---------- EXTRAIT

CEDH | CEDH, AFFAIRE ZHIDOV ET AUTRES c. RUSSIE, 2020, 001-201750


TROISIÈME SECTION

AFFAIRE ZHIDOV ET AUTRES c. RUSSIE

(Requêtes nos 54490/10 et 3 autres – voir liste en annexe)


ARRÊT
(Satisfaction équitable)

Art 41 • Satisfaction équitable • Demandes d’indemnisation du dommage matériel rejetées • Octroi d’une somme au titre du préjudice moral

STRASBOURG

17 mars 2020

DÉFINITIF

07/09/2020

Cet arrêt est devenu définitif en vertu de l’article 44 § 2 de la Convention. Il peut subir des retouches de forme.




En l’affaire Zhidov et autres c. Rus

sie,

La Cour européenne des droits de l’homme (troisième section), siégeant en une Chambre composée de :

Paul Lemmens, président,
Georgios A. Serg...

TROISIÈME SECTION

AFFAIRE ZHIDOV ET AUTRES c. RUSSIE

(Requêtes nos 54490/10 et 3 autres – voir liste en annexe)

ARRÊT
(Satisfaction équitable)

Art 41 • Satisfaction équitable • Demandes d’indemnisation du dommage matériel rejetées • Octroi d’une somme au titre du préjudice moral

STRASBOURG

17 mars 2020

DÉFINITIF

07/09/2020

Cet arrêt est devenu définitif en vertu de l’article 44 § 2 de la Convention. Il peut subir des retouches de forme.

--------------------
---------- DONNÉES FOURNIES

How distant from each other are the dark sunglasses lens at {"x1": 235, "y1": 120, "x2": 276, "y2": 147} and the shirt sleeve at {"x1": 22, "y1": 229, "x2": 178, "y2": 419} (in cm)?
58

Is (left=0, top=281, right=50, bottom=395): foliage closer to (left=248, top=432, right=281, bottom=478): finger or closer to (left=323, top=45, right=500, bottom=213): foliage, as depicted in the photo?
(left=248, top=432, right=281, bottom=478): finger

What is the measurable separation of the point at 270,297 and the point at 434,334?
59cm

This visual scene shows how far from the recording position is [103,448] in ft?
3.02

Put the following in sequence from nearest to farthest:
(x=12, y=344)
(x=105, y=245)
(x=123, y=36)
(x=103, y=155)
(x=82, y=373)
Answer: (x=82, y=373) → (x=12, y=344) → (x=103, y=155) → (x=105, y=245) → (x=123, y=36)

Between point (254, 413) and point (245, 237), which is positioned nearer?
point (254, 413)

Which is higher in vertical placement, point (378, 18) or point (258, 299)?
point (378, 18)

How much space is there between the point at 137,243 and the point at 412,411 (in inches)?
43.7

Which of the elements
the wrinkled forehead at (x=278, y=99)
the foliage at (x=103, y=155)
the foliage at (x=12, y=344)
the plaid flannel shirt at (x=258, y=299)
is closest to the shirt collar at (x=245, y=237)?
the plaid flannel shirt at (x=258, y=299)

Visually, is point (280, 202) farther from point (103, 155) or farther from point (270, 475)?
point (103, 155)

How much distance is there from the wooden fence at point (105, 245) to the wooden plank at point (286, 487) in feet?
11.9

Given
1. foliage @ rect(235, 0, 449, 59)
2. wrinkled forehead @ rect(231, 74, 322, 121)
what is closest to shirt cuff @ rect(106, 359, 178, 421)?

--------------------

Rédigez la suite de l'extrait sur l'arrêt Zhidov et autres c. Russie, à partir de l'endroit où il s'arrête. Ces enregistrements proviennent d'une autre source que l'extrait.

En l’affaire Zhidov et autres c. Russie,

La Cour européenne des droits de l’homme (troisième section), siégeant en une Chambre composée de :

Paul Lemmens, président,
Georgios A. Serghides,
Dmitry Dedov,
Alena Poláčková,
María Elósegui,
Gilberto Felici,
Erik Wennerström, juges,

Stephen Phillips, greffier de section,

Après en avoir délibéré en chambre du conseil le 25 février 2020,

Rend l’arrêt que voici, adopté à cette date :

PROCÉDURE

1. À l’origine de l’affaire se trouvent quatre requêtes (nos 54490/10, 1153/14, 2680/14 et 31636/14) dirigées contre la Fédération de Russie et dont six ressortissants de cet État (« les requérants ») ont saisi la Cour en vertu de l’article 34 de la Convention de sauvegarde des droits de l’homme et des libertés fondamentales (« la Convention »).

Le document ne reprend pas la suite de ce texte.